Zu derselben Zeit, als Stendahl seinen Beitrag veröffentlichte, zeigte die Bundeswehr an verschiedenen Orten in Deutschland eine Ausstellung über jüdische Soldaten in der deutschen Wehrmacht im 19. und 20. Jahrhundert. Sie enthielt u.a. den Zeitungsartikel eines jüdischen Feldgeistlichen aus dem Anfang der achtziger Jahre des 19. Jahrhunderts, die bekanntlich durch nachhaltigen Antisemitismus gezeichnet waren. In diesem Artikel gab der Militärrabbiner die unverändert aktuelle Devise aus, das, was das christlich-jüdische oder jüdisch-christliche Verhältnis vorrangig brauche, sei, einander kennen, einander verstehen und einander achten zu lernen. Wer noch das Stendahl-Zitat im Ohr hat, mag über die frappierende Nähe zwischen den Richtungsangaben beider Autoren verblüfft sein.
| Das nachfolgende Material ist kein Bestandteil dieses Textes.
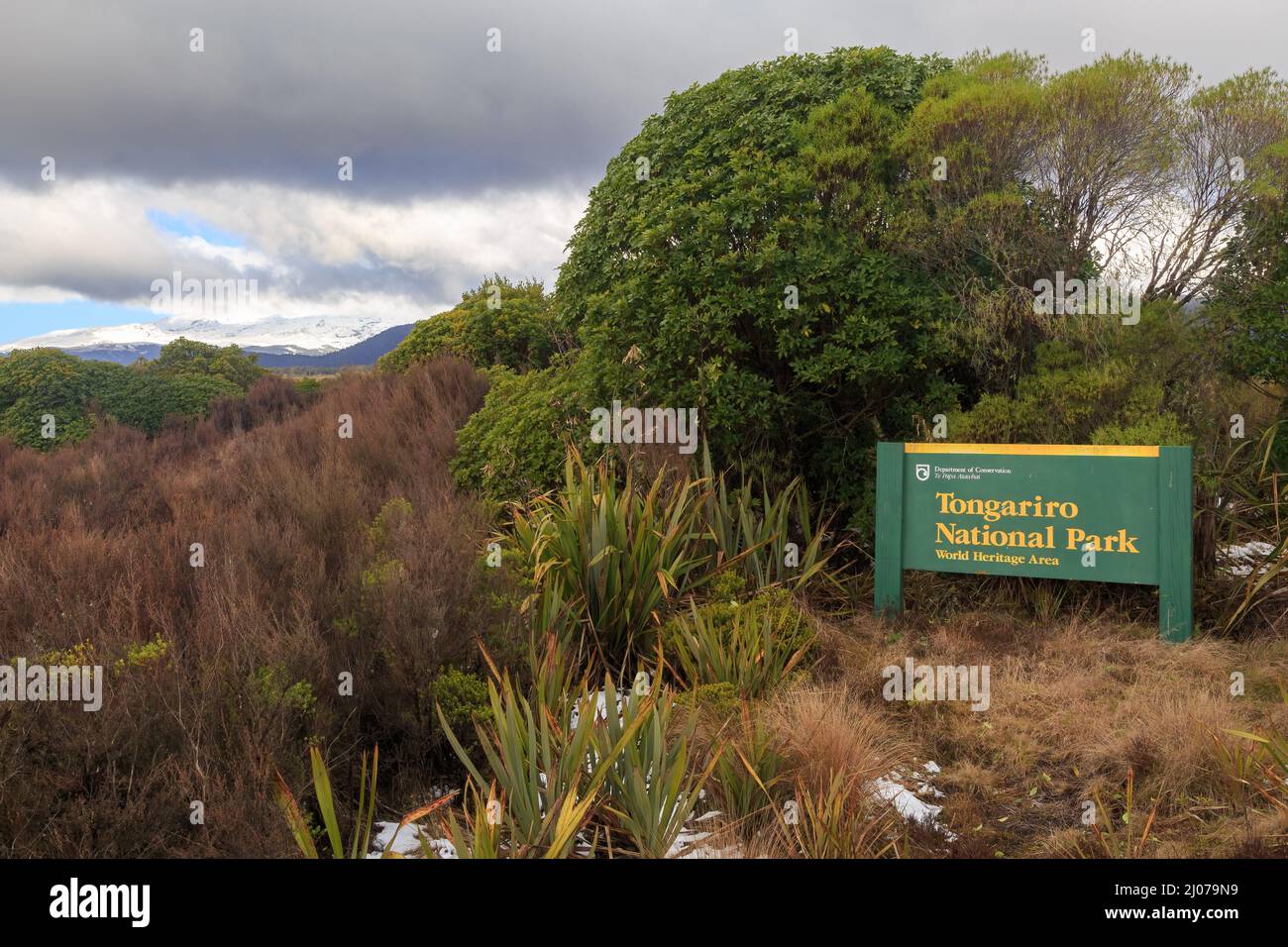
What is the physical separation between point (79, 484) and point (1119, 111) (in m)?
10.5

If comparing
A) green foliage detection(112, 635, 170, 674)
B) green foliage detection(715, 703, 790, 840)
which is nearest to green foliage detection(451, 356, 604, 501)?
green foliage detection(715, 703, 790, 840)

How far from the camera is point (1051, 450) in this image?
21.9ft

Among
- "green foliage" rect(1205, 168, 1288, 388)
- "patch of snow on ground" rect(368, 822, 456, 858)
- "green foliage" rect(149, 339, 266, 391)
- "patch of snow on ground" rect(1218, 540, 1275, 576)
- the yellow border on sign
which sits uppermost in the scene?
"green foliage" rect(149, 339, 266, 391)

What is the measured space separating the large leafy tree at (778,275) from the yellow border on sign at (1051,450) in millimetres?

Dennoch gibt es bei näherem Hinsehen einen feinen Unterschied. Stendahl plädiert dafür, die jeweils andere Gemeinschaft in ihrer Ganzheit und Andersheit kennen zu lernen, sie sehen zu lernen und einander in der jeweiligen Andersheit zu achten; der mir namentlich nicht in Erinnerung gebliebene jüdische Feldgeistliche hingegen dringt darauf, einander kennen, verstehen und achten zu lernen. Ohne dass damit ein Schatten auf den hochverdienten Stendahl fallen soll, erscheint es doch als notierenswert, dass dieses kleine Wörtchen „verstehen“ in seinen Ausführungen fehlt – vielleicht im Rahmen eines dezidierten Plädoyers für ein disentanglement kein Zufall. Doch wir kommen auf diese Frage des Verstehens noch einmal zurück.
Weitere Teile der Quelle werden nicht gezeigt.